Sénégal : Universités, l'équilibre fragile entre social et ambitions scientifiques

Alors que les Assises nationales de transformation de l’enseignement supérieur s’ouvrent dans un climat d’espoir et de remise en question, la place du social dans les universités sénégalaises s’impose au cœur des débats. Le président Bassirou Diomaye Faye, en lançant officiellement ces concertations à Diamniadio, a rappelé que 46 % du budget du ministère de l’Enseignement supérieur est actuellement absorbé par les œuvres sociales.

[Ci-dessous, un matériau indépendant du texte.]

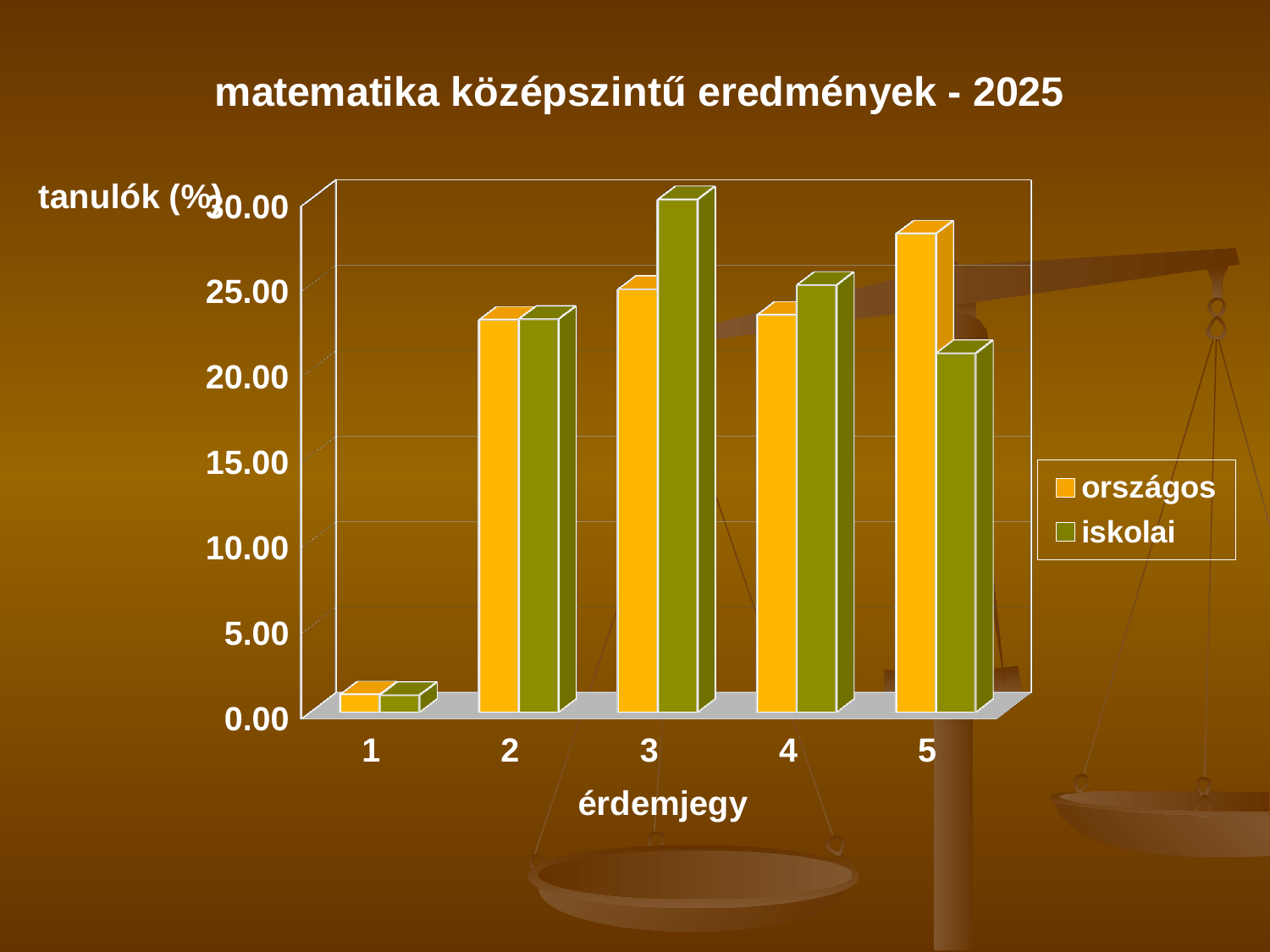
Is the iskolai value for érdemjegy 1 greater or less than 5.00? less What are the two series named in the legend? országos, iskolai For which érdemjegy is the iskolai value highest? 3 For which érdemjegy is the országos value highest? 5 For érdemjegy 5, which series has the larger value, országos or iskolai? országos What kind of chart is shown on the slide? bar chart Is the iskolai value for érdemjegy 5 greater or less than 25.00? less How many érdemjegy categories are shown on the x axis? 5 Is the országos value for érdemjegy 5 greater or less than 25.00? greater For which érdemjegy is the országos value lowest? 1 What is the title of the chart? matematika középszintű eredmények - 2025 How many series does the legend list? 2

Cette réalité budgétaire limite les capacités de financement des autres secteurs clés, notamment la recherche, l’innovation et le développement de nouveaux cursus.

Pour le gouvernement, il s’agit d’atteindre un point d’équilibre entre soutien aux conditions de vie des étudiants et renforcement académique des établissements. Mais le défi est immense : assurer l’accès à l’université tout en assurant la qualité de l’encadrement, de la recherche, des infrastructures et de la formation. Or, chaque étudiant représente une dépense annuelle qui dépasse 1 million de francs CFA, selon le ministre de l’Enseignement supérieur Abdourahmane Diouf. Cette charge, dans un contexte de croissance continue du nombre d’inscrits, impose une réévaluation des priorités sans sacrifier les fondements de l’équité.

Un plaidoyer étudiant pour une université plus humaine et plus utile

Lors de la cérémonie de lancement, la parole étudiante a trouvé un écho fort et lucide. Un représentant des étudiants a souligné avec force que l’étudiant n’a pas de coût, il a de la valeur. Ce message direct vient rappeler que derrière les colonnes budgétaires se trouvent des parcours de vie, des aspirations, des sacrifices. Loin de réclamer des privilèges, les étudiants expriment un besoin urgent de cohérence entre la promesse de l’enseignement supérieur et les réalités du terrain : “Nous ne voulons plus d’un master qui s’éternise. Nous ne voulons plus d’une université qui forme des chômeurs. Nous ne voulons plus d’un système qui abandonne certains en chemin, sans aucun mécanisme de rattrapage.”

Cette voix traduit une vérité brute : les efforts sociaux ne peuvent être réduits à un poste comptable. Ils constituent une condition de la réussite académique. La restauration, le logement, le transport, l’accès au numérique et à la documentation sont des composantes essentielles pour garantir l’égalité des chances. Mais ces acquis sociaux ne suffisent plus s’ils ne s’accompagnent pas d’un encadrement pédagogique de qualité et d’une perspective d’insertion professionnelle réelle.

Réinventer le contrat social universitaire

Le Sénégal entre dans une phase critique où le modèle universitaire doit évoluer. D’un côté, les aspirations des étudiants exigent un cadre plus fluide, plus efficace, plus ancré dans les réalités économiques du pays. De l’autre, l’État cherche à orienter le système vers la souveraineté intellectuelle, l’innovation technologique et la compétitivité internationale. Le défi est de concilier ces deux dynamiques sans trahir les fondements d’un enseignement public qui reste l’un des plus accessibles du continent.

Les Assises de l’ANTESRI, prévues jusqu’au 25 juillet, ont pour mission de proposer des solutions concrètes à cette équation complexe. Il est attendu qu’émergent des propositions sur la réforme du calendrier universitaire, le financement de la recherche, la redéfinition des filières prioritaires et l’articulation entre public et privé. Mais au-delà des chantiers structurels, l’enjeu est aussi symbolique : réaffirmer que l’université n’est pas seulement un espace de transmission de connaissances, mais un levier de justice sociale.

En ce sens, le message porté par la jeunesse, relayé par le président de la République lui-même, place la valeur humaine au cœur de la transformation. Le social n’est pas une option, c’est une nécessité disait l’étudiant. La réforme est urgente, mais elle ne peut se faire au détriment des équilibres qui rendent l’université possible. Elle doit au contraire réinventer un contrat social qui reconnaît l’étudiant non comme un coût à réduire, mais comme une richesse à cultiver.